Cut each squash in half lengthwise. Make shallow cuts in a crosshatch pattern on the flesh side. Sprinkle 1 teaspoon of kosher salt over the flesh and let it rest for 15 minutes. The salt will draw water out. The crosshatch pattern helps the salt penetrate the squash.
After 15 minutes, the squash will have visible water droplets on its surface. Pat it dry using paper towels.
Preheat the oven to 450°F.
In a large, 12-inch, oven-safe skillet, heat the ghee over medium-high heat. I use a cast-iron skillet.
Place the squash in the skillet in a single layer, flesh side down. Cook the squash for about 5 minutes, until the bottom is browned. If the pan becomes too hot, reduce the heat to medium.

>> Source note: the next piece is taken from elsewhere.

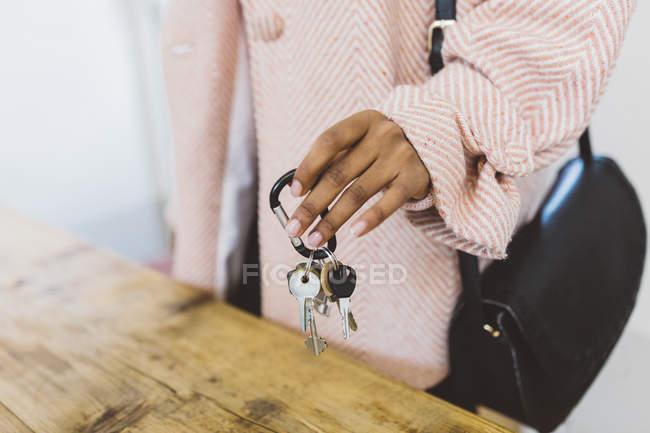 Imagen recortada de la mujer poniendo llaves en la mesa - foto de stock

Turn the heat off. Flip the squash. Sprinkle it with black pepper, garlic powder, and dried thyme.
Transfer the skillet to the preheated oven.
Roast the squash for about 20 minutes, until tender. Serve immediately.
Video
Notes
Scoring and salting the squash's flesh eliminates extra liquid, helps the squash caramelize, and prevents sogginess.
Even though we pat the squash dry after salting it, enough salt gets inside thanks to the scoring that there's no need to add more salt.
Squashes and ovens vary. You'll need to check and ensure that the squash is cooked through, tender, and browned.
You can keep the leftovers in an airtight container in the fridge for up to 4 days. They are delicious when served cold, like antipasti. Alternatively, reheat them in the microwave at 50% power. I don't recommend freezing the leftovers.
The nutrition info assumes that about half the salt remains in the dish after blotting the squash dry.